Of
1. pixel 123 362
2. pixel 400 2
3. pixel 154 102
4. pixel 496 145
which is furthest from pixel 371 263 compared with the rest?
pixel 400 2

**Your instructions**
Arrange every line of the rows above into a Markdown table with the columns Number and Line, numbering each line in order. Omit blank lines.

**Output for this task**
| Number | Line |
|---|---|
| 1 | Of |
| 2 | 1. pixel 123 362 |
| 3 | 2. pixel 400 2 |
| 4 | 3. pixel 154 102 |
| 5 | 4. pixel 496 145 |
| 6 | which is furthest from pixel 371 263 compared with the rest? |
| 7 | pixel 400 2 |